→ **ACTIVIDAD**
Copia sin cambios el pasaje del artículo sobre los investigadores de Colombia que comienza en las palabras "En materia de" y termina después de "sólida y diversa.".

→ **FRAGMENTO DEL TEXTO**
Histórico: Colombia alcanza mayor cifra de investigadores en su historia
Colombia ha marcado un hito sin precedentes en su historia académica y científica tras revelarse los resultados de la Convocatoria 957 de 2024. El Ministerio de Ciencia, Tecnología e Innovación confirmó que el país alcanzó la medición más grande de su ecosistema científico, logrando reconocer a más de 20.000 investigadores en diversas categorías. Este proceso no solo refleja un crecimiento cuantitativo en la producción de conocimiento, sino que consolida una estrategia de democratización y descentralización de la ciencia, permitiendo que regiones tradicionalmente apartadas y grupos poblacionales diversos tengan un papel protagónico en el desarrollo de programas estratégicos de impacto global.
La ministra de Ciencia, Yesenia Olaya, calificó estos resultados como un triunfo para la soberanía del conocimiento en el país. Durante la presentación de las cifras, la funcionaria destacó que los investigadores reconocidos tienen hoy una incidencia directa en proyectos multilaterales y en la generación de soluciones para sectores críticos como la salud, la agricultura y las ciencias de datos. La convocatoria fue diseñada para medir con rigor el avance de la investigación y la producción académica, evidenciando que Colombia cuenta actualmente con el ecosistema científico más robusto y expandido que se haya registrado en sus archivos institucionales.
Uno de los momentos más significativos de esta medición fue el reconocimiento otorgado a 124 investigadores e investigadoras eméritos. Este título es el máximo honor que se concede a profesionales con trayectorias académicas excepcionales, quienes han dedicado su vida a la formación de nuevo talento humano y al liderazgo de proyectos en áreas como la física, la química y la medicina. Para el Gobierno Nacional, estos eméritos representan la “memoria viva” de la nación y son los pilares sobre los cuales se construye la transición hacia una verdadera sociedad del conocimiento, donde la ciencia producida por colombianos marque el rumbo del desarrollo nacional.
En materia de equidad, la medición de 2024 introdujo cambios estructurales para cerrar las brechas de género en el ámbito científico. Por primera vez, se incorporó una ventana de observación específica que reconoce la maternidad como un hecho relevante en la trayectoria de las mujeres científicas, evitando que el tiempo dedicado al cuidado familiar penalice su productividad académica. Gracias a estas políticas de inclusión, la participación femenina registró un incremento histórico del 25,3%, alcanzando la cifra de 10.471 investigadoras reconocidas. Este avance es notable en disciplinas tradicionalmente masculinizadas como las ingenierías, las matemáticas y la física, donde la presencia de la mujer es cada vez más sólida y diversa.

→ **INFORMACIÓN**
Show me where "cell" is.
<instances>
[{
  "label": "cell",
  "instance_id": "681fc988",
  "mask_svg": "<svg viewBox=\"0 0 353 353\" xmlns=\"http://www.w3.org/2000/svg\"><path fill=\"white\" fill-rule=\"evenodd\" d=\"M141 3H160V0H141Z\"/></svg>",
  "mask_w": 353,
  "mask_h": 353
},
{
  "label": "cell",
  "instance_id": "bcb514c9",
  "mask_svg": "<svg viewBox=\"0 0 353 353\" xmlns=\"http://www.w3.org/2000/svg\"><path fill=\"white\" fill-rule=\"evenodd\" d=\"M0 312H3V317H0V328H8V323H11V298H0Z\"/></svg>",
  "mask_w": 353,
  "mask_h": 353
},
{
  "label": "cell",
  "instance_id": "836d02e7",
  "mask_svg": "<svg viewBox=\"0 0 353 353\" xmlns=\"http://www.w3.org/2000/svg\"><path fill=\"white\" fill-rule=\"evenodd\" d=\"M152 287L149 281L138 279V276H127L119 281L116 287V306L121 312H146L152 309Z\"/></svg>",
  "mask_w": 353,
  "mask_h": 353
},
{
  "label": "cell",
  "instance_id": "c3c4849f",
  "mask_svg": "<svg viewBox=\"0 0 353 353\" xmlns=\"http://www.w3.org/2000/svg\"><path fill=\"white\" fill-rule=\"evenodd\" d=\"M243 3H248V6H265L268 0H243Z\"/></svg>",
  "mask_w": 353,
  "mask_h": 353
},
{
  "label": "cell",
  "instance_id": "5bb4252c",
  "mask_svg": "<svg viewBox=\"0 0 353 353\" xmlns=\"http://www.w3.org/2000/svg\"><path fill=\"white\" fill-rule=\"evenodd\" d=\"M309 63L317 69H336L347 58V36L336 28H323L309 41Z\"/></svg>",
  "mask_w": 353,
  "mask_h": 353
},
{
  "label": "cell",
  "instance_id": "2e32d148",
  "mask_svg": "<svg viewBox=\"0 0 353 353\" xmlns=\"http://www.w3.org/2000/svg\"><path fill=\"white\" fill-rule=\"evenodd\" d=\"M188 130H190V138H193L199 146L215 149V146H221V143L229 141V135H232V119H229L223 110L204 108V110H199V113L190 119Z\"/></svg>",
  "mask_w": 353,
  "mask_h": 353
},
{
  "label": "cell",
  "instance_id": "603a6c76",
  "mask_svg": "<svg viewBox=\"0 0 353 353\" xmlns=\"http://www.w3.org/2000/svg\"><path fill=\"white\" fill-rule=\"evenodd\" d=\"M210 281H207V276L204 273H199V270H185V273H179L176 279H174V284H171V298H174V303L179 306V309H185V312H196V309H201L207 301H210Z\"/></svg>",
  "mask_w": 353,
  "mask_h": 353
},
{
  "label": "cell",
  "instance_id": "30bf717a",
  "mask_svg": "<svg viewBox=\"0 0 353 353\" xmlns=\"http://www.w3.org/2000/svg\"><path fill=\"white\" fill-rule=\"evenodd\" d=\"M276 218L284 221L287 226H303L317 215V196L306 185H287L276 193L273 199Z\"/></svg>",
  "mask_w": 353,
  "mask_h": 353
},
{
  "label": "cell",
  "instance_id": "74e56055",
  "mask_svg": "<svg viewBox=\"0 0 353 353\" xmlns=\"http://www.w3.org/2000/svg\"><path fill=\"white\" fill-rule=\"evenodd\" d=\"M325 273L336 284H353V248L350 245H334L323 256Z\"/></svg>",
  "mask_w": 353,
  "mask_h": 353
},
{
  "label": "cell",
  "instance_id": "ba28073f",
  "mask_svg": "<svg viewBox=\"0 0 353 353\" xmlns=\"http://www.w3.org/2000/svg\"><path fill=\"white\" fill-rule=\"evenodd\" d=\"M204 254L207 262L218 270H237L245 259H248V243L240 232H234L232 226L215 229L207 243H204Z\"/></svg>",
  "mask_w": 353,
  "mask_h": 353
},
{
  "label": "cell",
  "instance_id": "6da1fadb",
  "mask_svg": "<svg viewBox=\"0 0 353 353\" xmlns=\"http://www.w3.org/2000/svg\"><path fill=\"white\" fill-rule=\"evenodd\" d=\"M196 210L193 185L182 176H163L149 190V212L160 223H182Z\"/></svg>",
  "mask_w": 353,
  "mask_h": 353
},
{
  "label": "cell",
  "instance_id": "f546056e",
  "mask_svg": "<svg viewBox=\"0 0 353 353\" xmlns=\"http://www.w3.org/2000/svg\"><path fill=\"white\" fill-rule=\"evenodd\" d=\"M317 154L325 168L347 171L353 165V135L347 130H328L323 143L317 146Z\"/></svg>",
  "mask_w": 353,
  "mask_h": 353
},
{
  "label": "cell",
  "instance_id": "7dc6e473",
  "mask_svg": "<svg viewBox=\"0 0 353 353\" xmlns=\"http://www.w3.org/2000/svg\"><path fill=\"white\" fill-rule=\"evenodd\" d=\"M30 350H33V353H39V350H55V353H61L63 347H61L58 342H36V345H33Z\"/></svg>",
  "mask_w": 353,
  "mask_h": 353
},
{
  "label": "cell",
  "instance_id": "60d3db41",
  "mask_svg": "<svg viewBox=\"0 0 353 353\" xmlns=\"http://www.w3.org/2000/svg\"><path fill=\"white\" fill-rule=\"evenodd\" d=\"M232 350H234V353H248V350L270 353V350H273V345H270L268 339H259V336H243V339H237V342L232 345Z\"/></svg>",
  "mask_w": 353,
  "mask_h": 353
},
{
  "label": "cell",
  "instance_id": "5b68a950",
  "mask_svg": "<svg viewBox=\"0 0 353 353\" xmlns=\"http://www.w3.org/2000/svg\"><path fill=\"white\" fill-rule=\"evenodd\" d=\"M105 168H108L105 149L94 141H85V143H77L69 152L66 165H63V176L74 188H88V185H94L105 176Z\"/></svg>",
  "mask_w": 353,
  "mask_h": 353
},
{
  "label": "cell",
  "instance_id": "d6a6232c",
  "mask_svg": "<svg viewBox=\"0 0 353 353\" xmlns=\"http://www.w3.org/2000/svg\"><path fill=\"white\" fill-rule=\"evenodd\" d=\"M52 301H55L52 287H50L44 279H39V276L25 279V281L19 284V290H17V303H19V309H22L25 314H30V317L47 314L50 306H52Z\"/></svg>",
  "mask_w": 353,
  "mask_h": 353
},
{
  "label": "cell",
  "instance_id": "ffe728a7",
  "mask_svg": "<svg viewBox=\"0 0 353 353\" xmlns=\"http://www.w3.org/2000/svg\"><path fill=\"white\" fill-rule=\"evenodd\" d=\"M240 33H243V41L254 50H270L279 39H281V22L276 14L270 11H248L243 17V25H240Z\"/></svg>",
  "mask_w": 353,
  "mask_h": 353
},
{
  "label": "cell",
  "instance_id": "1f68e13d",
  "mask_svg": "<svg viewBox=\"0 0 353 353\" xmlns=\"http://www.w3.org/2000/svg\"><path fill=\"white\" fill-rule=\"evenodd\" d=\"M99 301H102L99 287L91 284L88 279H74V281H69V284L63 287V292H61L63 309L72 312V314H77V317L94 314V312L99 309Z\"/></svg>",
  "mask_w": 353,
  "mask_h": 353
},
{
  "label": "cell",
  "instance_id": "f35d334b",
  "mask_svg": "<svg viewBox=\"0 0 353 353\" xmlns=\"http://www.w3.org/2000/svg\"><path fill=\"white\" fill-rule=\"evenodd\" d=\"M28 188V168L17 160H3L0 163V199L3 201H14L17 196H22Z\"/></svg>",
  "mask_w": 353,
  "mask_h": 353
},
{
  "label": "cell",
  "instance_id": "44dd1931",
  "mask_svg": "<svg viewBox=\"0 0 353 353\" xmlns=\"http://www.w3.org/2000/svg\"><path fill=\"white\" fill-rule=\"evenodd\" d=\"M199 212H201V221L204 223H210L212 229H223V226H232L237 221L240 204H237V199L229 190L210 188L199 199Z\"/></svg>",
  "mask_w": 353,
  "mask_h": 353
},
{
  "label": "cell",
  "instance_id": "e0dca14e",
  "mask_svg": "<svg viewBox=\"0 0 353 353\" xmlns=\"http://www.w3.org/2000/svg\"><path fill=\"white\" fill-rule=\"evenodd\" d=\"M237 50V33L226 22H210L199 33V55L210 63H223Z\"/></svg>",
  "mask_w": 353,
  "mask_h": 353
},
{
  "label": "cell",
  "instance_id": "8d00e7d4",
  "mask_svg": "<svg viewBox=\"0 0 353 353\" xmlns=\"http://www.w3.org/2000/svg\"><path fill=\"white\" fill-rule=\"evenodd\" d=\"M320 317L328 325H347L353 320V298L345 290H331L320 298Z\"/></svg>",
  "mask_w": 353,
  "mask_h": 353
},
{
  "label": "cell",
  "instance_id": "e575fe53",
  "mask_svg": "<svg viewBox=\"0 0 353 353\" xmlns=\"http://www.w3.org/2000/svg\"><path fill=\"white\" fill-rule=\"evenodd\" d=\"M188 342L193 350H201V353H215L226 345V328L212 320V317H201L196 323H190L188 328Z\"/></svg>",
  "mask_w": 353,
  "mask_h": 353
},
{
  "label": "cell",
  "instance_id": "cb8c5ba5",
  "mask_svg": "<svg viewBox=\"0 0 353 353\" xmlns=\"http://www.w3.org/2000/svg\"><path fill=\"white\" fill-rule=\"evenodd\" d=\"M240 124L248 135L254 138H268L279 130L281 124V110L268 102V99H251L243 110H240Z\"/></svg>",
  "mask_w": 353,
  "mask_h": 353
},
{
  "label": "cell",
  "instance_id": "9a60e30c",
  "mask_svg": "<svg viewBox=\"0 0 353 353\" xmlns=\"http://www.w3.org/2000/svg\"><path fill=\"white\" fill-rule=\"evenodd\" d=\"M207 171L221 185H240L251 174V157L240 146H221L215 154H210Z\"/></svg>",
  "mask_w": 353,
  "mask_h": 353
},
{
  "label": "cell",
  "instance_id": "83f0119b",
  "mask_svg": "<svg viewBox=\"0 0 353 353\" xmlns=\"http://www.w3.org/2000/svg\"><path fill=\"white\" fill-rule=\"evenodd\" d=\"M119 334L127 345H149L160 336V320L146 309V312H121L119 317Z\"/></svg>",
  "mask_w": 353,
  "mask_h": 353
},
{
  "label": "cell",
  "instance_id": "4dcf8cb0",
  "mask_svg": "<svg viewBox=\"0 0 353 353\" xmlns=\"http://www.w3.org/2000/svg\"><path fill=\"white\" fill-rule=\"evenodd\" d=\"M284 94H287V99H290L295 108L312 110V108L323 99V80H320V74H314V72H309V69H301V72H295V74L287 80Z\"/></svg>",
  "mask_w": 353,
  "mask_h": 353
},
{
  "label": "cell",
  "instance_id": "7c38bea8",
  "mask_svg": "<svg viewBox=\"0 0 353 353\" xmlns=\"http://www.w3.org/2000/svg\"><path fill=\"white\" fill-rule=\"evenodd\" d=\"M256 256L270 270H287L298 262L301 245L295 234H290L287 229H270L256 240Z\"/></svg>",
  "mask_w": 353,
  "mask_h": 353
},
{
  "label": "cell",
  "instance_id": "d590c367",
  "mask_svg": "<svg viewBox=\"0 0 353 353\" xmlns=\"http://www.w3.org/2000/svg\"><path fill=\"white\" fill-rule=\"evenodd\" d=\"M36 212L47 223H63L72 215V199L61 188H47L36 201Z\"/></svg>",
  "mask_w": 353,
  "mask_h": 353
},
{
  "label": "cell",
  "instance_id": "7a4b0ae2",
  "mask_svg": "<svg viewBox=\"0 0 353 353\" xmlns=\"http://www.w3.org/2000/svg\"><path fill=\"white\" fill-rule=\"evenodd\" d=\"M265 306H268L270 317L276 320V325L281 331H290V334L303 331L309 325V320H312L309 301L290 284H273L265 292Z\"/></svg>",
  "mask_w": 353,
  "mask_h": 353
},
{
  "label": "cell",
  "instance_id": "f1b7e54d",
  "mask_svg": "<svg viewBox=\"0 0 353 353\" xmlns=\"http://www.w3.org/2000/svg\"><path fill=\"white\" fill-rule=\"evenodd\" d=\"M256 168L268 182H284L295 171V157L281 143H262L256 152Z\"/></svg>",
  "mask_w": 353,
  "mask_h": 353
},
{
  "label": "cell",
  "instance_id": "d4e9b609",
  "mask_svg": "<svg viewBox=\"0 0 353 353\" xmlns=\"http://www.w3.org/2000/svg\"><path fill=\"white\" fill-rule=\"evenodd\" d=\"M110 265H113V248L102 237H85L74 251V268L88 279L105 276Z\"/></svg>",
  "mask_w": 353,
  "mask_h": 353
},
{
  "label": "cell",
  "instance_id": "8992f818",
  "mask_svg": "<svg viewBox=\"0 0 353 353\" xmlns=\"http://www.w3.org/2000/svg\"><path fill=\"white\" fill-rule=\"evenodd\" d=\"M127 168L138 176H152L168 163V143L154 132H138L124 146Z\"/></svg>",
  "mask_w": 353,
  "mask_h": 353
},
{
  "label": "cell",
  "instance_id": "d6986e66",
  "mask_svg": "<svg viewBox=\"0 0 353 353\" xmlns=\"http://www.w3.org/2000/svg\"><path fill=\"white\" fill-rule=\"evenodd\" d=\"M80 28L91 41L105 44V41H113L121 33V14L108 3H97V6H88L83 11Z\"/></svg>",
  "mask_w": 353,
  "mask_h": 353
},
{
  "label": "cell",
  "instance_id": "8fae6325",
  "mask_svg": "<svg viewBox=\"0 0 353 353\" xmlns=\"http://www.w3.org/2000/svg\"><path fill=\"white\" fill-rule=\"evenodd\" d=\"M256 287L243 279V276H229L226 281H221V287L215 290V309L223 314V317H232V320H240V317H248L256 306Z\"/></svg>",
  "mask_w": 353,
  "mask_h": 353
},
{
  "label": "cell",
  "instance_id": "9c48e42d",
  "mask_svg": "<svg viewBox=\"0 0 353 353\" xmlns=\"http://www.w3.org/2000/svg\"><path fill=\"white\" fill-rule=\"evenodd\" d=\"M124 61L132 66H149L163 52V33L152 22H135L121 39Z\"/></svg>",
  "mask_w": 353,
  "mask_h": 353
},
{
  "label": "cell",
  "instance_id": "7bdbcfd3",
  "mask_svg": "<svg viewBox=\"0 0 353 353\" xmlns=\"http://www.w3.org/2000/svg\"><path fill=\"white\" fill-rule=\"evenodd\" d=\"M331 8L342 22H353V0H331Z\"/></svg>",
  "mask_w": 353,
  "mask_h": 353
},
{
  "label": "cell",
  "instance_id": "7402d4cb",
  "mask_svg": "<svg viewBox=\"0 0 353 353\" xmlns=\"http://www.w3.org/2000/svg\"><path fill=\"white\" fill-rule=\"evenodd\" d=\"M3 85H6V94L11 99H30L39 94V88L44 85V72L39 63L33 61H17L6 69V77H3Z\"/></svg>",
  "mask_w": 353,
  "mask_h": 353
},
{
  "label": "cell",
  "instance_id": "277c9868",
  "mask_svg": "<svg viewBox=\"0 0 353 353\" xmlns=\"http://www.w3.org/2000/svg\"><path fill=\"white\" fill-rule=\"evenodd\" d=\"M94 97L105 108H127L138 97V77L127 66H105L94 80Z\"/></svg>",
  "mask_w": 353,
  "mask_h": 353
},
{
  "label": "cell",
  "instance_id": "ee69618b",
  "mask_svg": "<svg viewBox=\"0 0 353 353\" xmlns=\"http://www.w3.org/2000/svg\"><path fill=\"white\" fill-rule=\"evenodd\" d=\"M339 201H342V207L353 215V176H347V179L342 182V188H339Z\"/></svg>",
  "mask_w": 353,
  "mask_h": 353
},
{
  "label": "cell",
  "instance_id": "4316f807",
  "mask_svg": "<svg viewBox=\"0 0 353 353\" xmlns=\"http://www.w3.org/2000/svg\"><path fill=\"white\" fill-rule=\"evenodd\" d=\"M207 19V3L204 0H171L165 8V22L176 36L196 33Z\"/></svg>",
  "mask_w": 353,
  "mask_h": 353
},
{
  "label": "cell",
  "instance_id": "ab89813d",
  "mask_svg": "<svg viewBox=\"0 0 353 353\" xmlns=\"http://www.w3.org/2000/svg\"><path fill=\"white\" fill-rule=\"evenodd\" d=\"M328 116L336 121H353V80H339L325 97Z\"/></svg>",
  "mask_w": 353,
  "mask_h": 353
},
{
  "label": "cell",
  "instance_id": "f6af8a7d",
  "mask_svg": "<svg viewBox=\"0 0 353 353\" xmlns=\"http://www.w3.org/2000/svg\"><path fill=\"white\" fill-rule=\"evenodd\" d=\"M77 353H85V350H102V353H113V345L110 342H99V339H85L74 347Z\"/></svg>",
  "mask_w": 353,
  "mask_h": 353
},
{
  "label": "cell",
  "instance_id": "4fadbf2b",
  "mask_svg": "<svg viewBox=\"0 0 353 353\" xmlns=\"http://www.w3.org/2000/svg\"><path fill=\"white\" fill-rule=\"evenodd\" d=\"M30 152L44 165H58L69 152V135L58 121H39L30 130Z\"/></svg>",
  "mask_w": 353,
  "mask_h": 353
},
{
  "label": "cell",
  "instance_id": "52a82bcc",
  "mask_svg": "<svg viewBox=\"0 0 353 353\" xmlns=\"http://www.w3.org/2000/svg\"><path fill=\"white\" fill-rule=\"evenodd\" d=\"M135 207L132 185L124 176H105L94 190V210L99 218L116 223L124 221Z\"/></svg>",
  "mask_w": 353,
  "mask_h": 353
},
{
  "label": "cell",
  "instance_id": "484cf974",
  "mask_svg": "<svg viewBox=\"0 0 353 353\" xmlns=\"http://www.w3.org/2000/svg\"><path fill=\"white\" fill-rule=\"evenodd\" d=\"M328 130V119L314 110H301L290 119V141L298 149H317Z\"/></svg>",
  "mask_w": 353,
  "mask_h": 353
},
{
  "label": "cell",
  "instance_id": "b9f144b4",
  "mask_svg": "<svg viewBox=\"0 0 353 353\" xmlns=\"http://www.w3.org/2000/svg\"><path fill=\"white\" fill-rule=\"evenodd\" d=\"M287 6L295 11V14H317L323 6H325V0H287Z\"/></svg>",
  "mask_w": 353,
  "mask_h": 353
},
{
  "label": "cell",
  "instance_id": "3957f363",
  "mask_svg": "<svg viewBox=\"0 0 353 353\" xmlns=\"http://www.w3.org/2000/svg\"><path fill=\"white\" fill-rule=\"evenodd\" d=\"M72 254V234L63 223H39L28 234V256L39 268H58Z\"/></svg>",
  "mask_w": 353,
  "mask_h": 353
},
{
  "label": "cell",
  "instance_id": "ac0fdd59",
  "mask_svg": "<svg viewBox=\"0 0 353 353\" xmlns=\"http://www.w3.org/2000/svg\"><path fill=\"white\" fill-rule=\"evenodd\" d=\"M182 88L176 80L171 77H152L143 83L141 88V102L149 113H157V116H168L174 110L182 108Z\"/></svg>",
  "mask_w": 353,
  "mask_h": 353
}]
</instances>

→ **RESPUESTA ESCRITA**
En materia de equidad, la medición de 2024 introdujo cambios estructurales para cerrar las brechas de género en el ámbito científico. Por primera vez, se incorporó una ventana de observación específica que reconoce la maternidad como un hecho relevante en la trayectoria de las mujeres científicas, evitando que el tiempo dedicado al cuidado familiar penalice su productividad académica. Gracias a estas políticas de inclusión, la participación femenina registró un incremento histórico del 25,3%, alcanzando la cifra de 10.471 investigadoras reconocidas. Este avance es notable en disciplinas tradicionalmente masculinizadas como las ingenierías, las matemáticas y la física, donde la presencia de la mujer es cada vez más sólida y diversa.